PROBLEM REQUIREMENTS:
For this exercise, write out every entry exactly and leave the pictures out.

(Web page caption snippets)
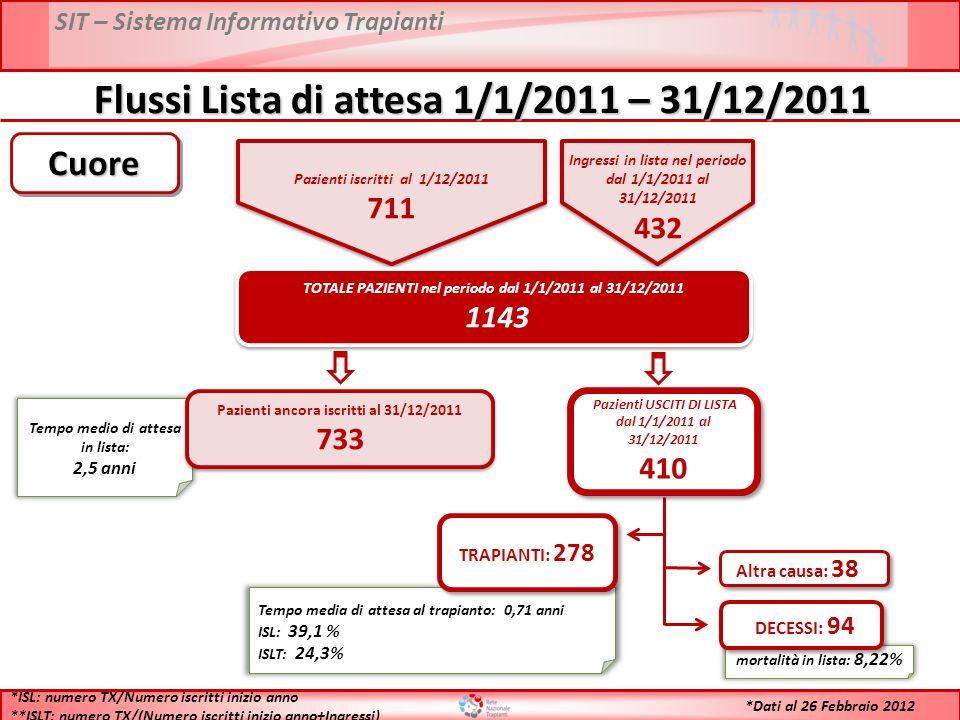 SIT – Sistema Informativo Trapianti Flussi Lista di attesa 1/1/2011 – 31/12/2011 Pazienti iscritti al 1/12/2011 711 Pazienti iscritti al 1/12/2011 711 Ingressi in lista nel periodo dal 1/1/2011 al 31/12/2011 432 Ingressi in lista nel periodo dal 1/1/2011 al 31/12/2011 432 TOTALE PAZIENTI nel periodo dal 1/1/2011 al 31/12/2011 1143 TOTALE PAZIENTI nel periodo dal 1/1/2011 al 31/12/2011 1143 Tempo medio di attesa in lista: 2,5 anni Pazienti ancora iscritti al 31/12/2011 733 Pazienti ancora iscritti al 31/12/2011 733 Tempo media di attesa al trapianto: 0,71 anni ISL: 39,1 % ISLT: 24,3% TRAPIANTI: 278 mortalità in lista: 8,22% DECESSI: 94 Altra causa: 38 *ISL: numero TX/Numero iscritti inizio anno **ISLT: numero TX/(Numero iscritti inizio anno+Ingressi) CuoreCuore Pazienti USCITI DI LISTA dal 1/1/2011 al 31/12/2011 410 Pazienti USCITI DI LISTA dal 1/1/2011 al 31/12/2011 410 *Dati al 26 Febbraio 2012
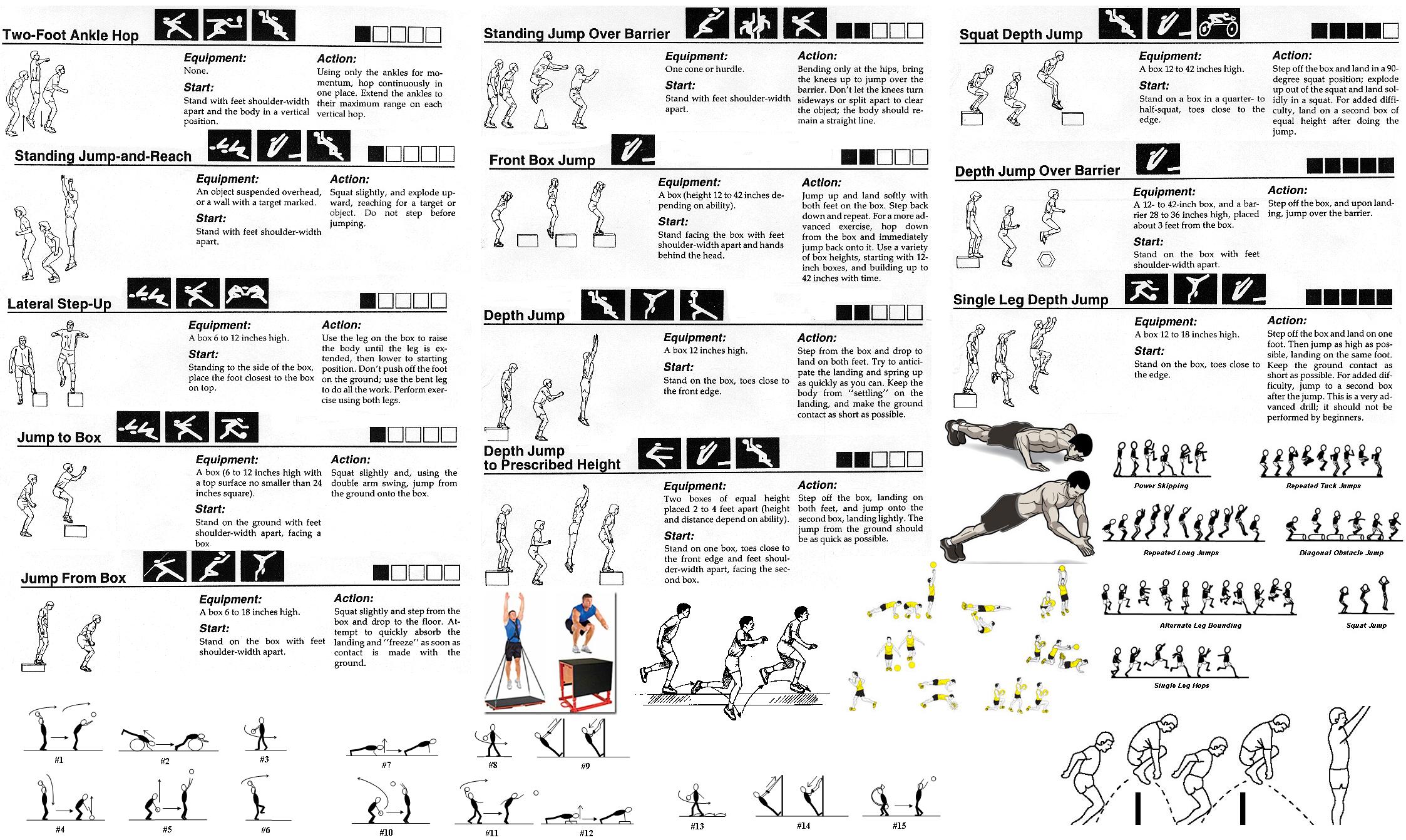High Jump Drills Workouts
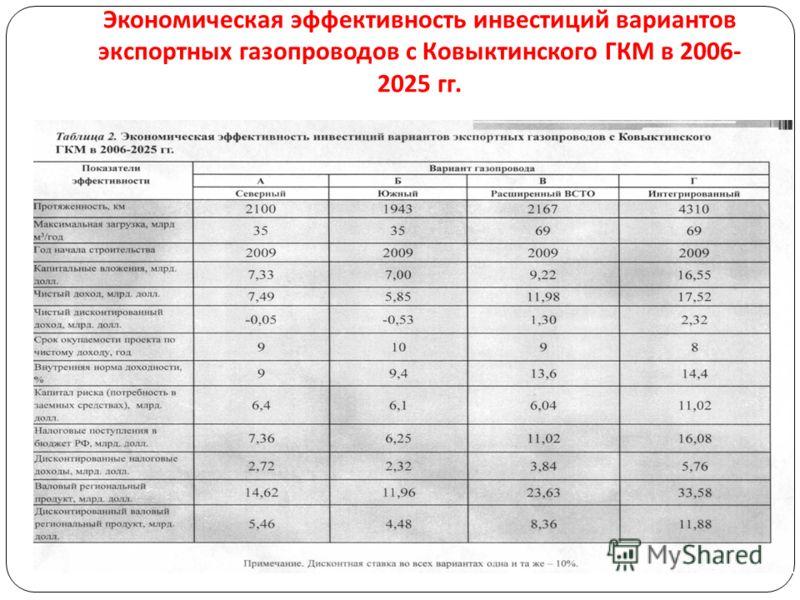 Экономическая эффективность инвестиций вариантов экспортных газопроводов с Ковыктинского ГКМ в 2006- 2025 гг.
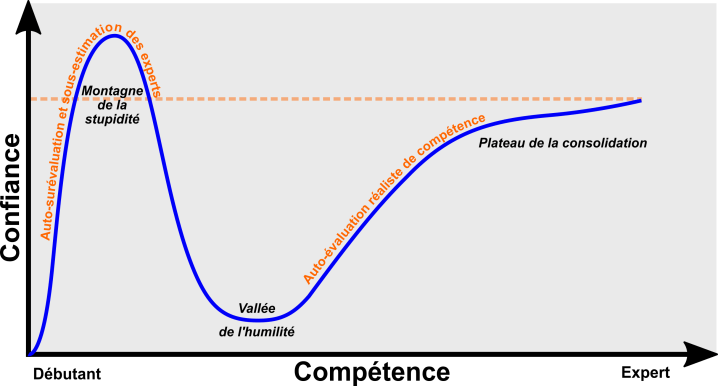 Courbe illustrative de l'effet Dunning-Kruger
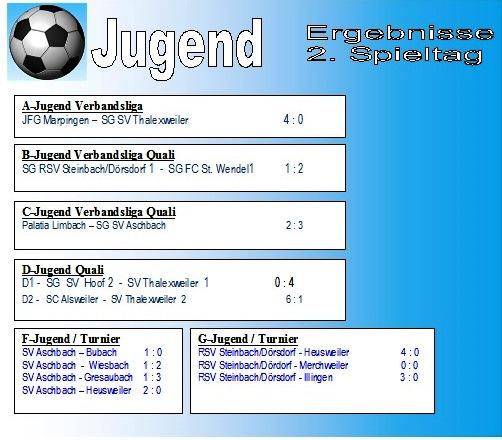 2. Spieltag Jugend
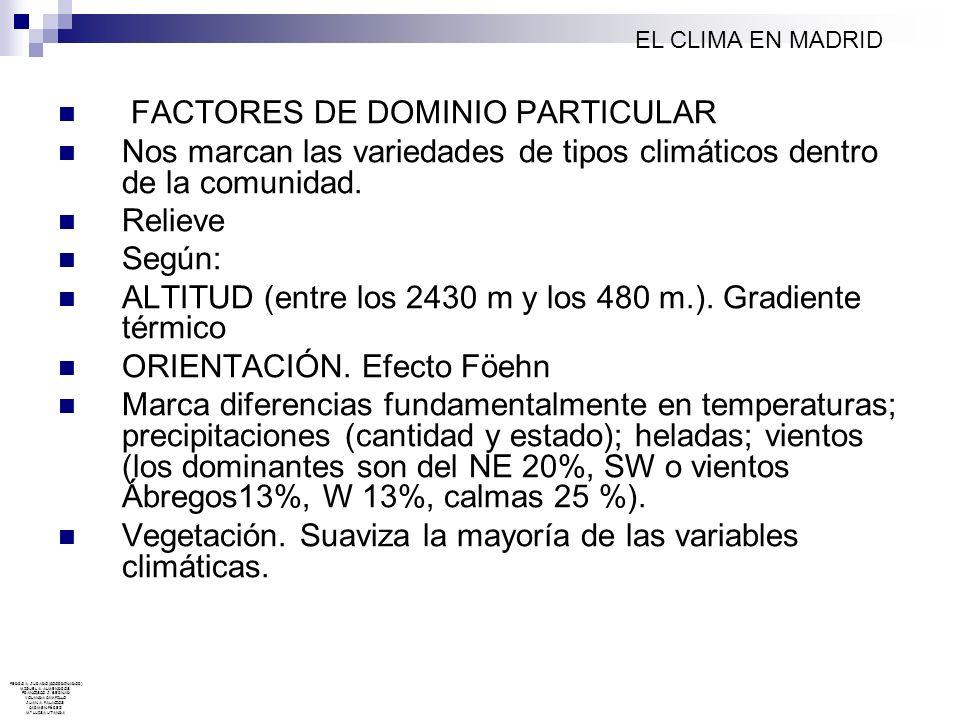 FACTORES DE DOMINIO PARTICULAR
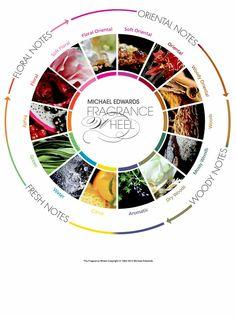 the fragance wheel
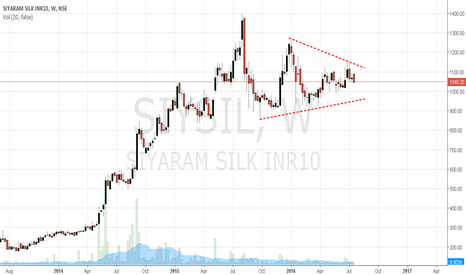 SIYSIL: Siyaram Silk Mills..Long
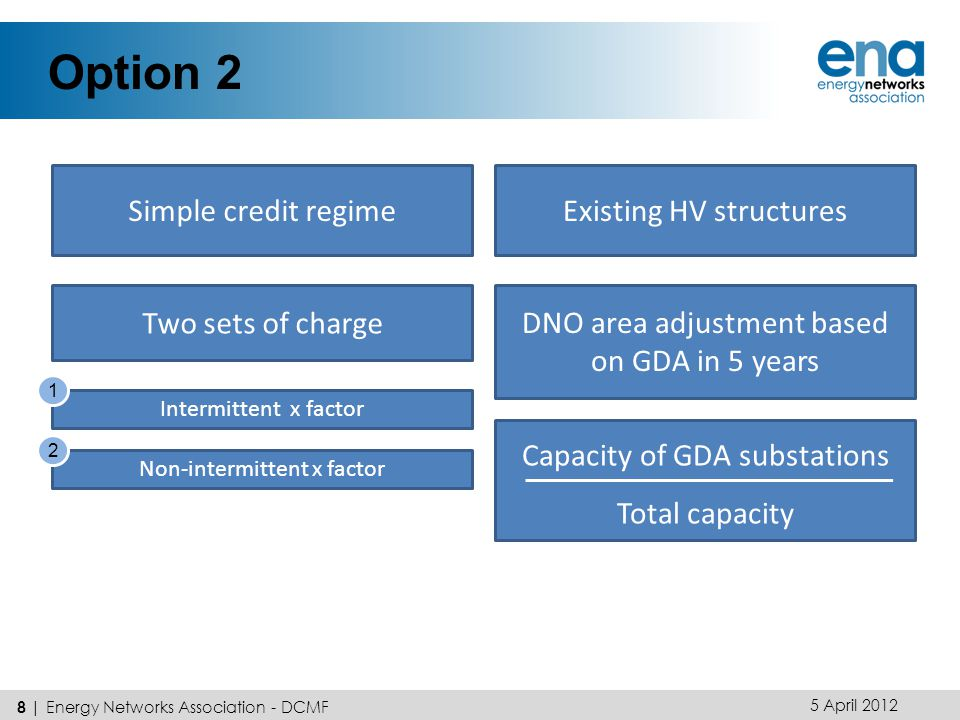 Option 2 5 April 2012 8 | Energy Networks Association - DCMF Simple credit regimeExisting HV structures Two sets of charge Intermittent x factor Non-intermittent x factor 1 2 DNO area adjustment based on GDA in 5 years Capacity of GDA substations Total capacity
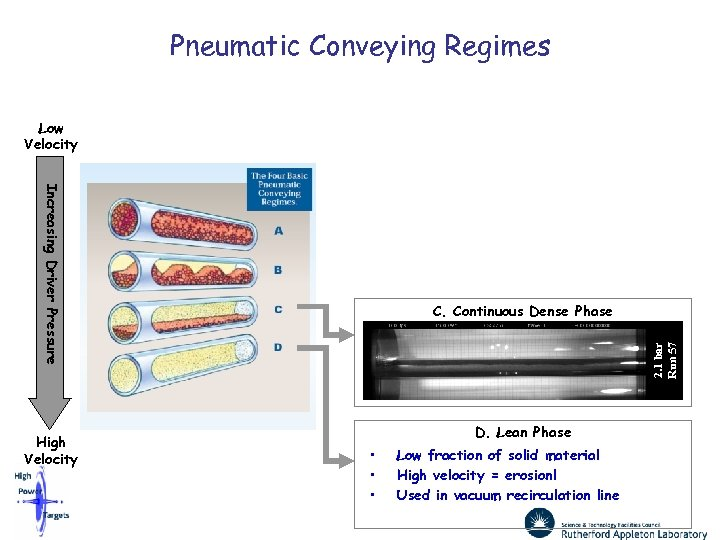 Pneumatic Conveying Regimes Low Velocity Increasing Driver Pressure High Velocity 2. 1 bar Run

RESPONSE BELOW:
 SIT – Sistema Informativo Trapianti Flussi Lista di attesa 1/1/2011 – 31/12/2011 Pazienti iscritti al 1/12/2011 711 Pazienti iscritti al 1/12/2011 711 Ingressi in lista nel periodo dal 1/1/2011 al 31/12/2011 432 Ingressi in lista nel periodo dal 1/1/2011 al 31/12/2011 432 TOTALE PAZIENTI nel periodo dal 1/1/2011 al 31/12/2011 1143 TOTALE PAZIENTI nel periodo dal 1/1/2011 al 31/12/2011 1143 Tempo medio di attesa in lista: 2,5 anni Pazienti ancora iscritti al 31/12/2011 733 Pazienti ancora iscritti al 31/12/2011 733 Tempo media di attesa al trapianto: 0,71 anni ISL: 39,1 % ISLT: 24,3% TRAPIANTI: 278 mortalità in lista: 8,22% DECESSI: 94 Altra causa: 38 *ISL: numero TX/Numero iscritti inizio anno **ISLT: numero TX/(Numero iscritti inizio anno+Ingressi) CuoreCuore Pazienti USCITI DI LISTA dal 1/1/2011 al 31/12/2011 410 Pazienti USCITI DI LISTA dal 1/1/2011 al 31/12/2011 410 *Dati al 26 Febbraio 2012
High Jump Drills Workouts
 Экономическая эффективность инвестиций вариантов экспортных газопроводов с Ковыктинского ГКМ в 2006- 2025 гг.
 Courbe illustrative de l'effet Dunning-Kruger
 2. Spieltag Jugend
 FACTORES DE DOMINIO PARTICULAR
 the fragance wheel
 SIYSIL: Siyaram Silk Mills..Long
 Option 2 5 April 2012 8 | Energy Networks Association - DCMF Simple credit regimeExisting HV structures Two sets of charge Intermittent x factor Non-intermittent x factor 1 2 DNO area adjustment based on GDA in 5 years Capacity of GDA substations Total capacity
 Pneumatic Conveying Regimes Low Velocity Increasing Driver Pressure High Velocity 2. 1 bar Run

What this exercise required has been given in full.